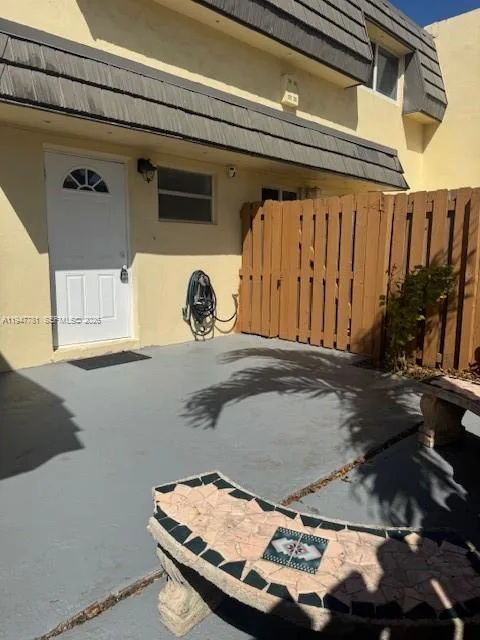 8327 SW 137th Ave # 8327, Miami, FL 33183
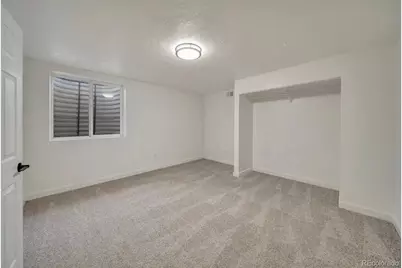 4666 Freeport Way, Denver, CO 80239 - Photo 16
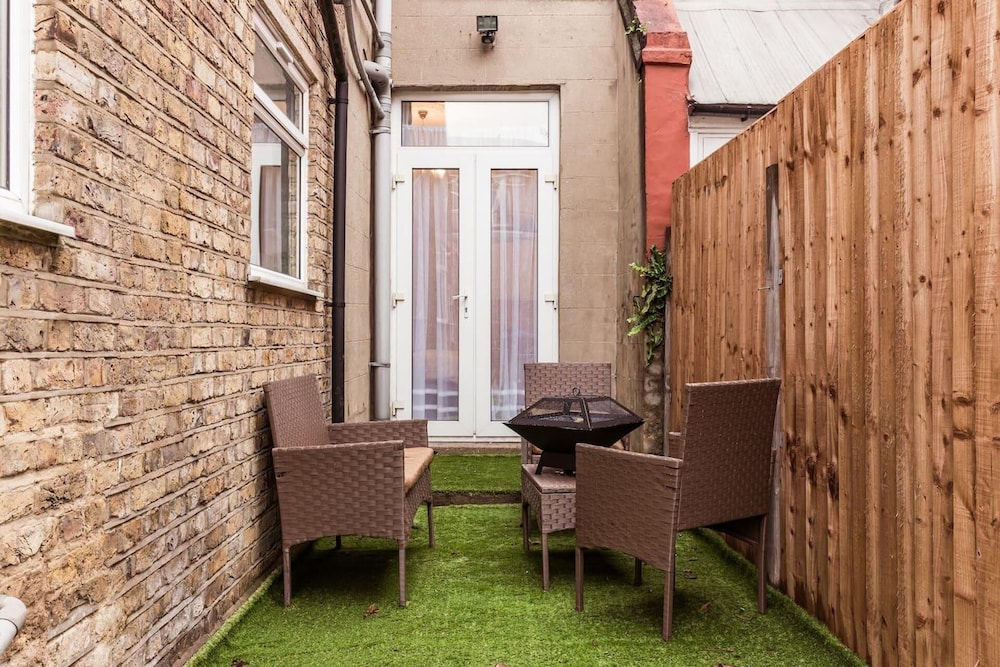 outdoor bbq area
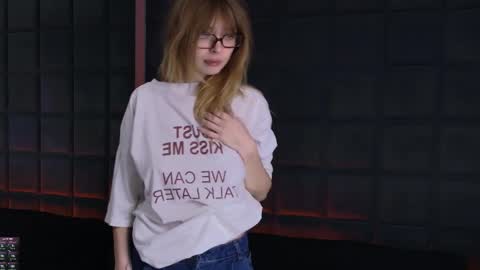 Snapshot of emmarice chatting on April 3, 9:46 pm EMMA online show from April 3, 9:46 pm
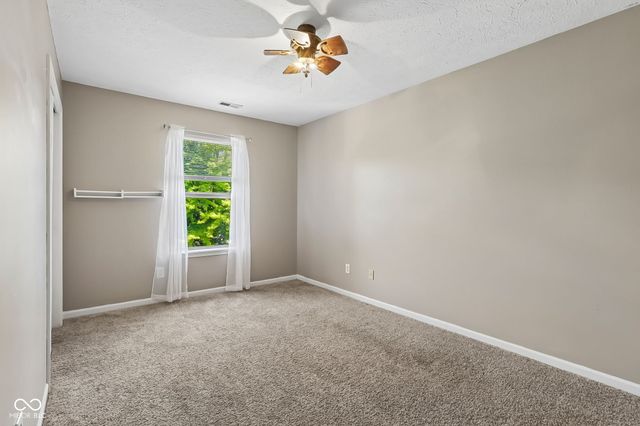 12552 Geist Cove Drive, Indianapolis, IN 46236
——
# [EXERCISE BRIEF]
Reproduce every record above word for word, including only the text and omitting the pictures.

# [TASK SOLUTION]
 8327 SW 137th Ave # 8327, Miami, FL 33183
 4666 Freeport Way, Denver, CO 80239 - Photo 16
 outdoor bbq area
 Snapshot of emmarice chatting on April 3, 9:46 pm EMMA online show from April 3, 9:46 pm
 12552 Geist Cove Drive, Indianapolis, IN 46236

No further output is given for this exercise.